— begin Extract to read —
Pundits

The pundit is the single most important cog in the political machine. Usually, an ex-politco who was retired by the public and told to go back to his or her law practice or consulting firm and to keep their grubby mitts off of public policy, given a new lease on public life by a 24-hour news network. Unable to leave behind the glitz and glamour of angering half of any given constituency, they leap at the chance to pop in some ear buds and turn on the built-in webcam on their laptop, looking like a confused, low-res, overdressed sex-worker on their first day live streaming their feet to the world. However, instead of bringing joy to some fetishists on the internet, they instead give their opinion on the political hot potato of the day. Truly, they are heroes.
— end Extract to read —
— begin Extracted material —
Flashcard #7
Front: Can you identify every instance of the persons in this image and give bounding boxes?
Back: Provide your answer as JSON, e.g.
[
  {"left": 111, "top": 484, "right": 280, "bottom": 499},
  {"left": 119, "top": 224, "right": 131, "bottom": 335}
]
— end Extracted material —
— begin Extracted material —
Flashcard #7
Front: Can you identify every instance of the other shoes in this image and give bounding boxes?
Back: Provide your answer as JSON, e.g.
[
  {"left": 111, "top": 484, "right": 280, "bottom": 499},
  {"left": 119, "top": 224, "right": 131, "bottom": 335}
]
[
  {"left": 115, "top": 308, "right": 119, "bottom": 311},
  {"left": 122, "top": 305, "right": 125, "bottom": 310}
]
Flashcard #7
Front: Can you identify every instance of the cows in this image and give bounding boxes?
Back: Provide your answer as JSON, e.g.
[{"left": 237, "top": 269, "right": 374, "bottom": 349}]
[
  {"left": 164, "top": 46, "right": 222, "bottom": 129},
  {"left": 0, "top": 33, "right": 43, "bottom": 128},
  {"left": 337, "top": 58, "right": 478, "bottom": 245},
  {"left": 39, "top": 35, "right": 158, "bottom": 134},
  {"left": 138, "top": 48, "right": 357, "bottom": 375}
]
— end Extracted material —
— begin Extracted material —
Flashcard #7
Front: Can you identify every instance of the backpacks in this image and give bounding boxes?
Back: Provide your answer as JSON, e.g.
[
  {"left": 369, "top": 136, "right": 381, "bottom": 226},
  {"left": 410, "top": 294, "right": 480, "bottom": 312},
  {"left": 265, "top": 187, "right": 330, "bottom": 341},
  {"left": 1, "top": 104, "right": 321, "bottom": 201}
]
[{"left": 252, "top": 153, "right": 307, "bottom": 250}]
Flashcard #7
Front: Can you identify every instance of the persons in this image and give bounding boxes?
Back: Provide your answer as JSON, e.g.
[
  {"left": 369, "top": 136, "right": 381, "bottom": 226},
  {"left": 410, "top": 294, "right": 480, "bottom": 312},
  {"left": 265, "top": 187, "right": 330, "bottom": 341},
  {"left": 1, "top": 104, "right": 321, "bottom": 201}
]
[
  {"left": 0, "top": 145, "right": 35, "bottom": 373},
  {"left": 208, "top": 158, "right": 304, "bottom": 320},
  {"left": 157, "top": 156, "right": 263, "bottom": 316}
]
— end Extracted material —
● **Objectives**:
A. In the piece on pundits, echo the passage from "The pundit is" to "they are heroes.".
B. Condense the paragraph of the pundits text that begins "The pundit is the single most important cog" into a shorter version that keeps its main points.

● **Answers to each task**:
A.
The pundit is the single most important cog in the political machine. Usually, an ex-politco who was retired by the public and told to go back to his or her law practice or consulting firm and to keep their grubby mitts off of public policy, given a new lease on public life by a 24-hour news network. Unable to leave behind the glitz and glamour of angering half of any given constituency, they leap at the chance to pop in some ear buds and turn on the built-in webcam on their laptop, looking like a confused, low-res, overdressed sex-worker on their first day live streaming their feet to the world. However, instead of bringing joy to some fetishists on the internet, they instead give their opinion on the political hot potato of the day. Truly, they are heroes.

B. The pundit is the most important part of the political machine. Usually a former politician whom voters retired to a law practice or consulting firm, the pundit gets a new public life from a 24-hour news network. Missing the glamour of angering half a constituency, they eagerly put in ear buds and switch on a laptop webcam, looking like a confused, low-res, overdressed sex worker on a first day of live streaming. Rather than pleasing internet fetishists, they offer opinions on the day's political hot potato. Truly, they are heroes.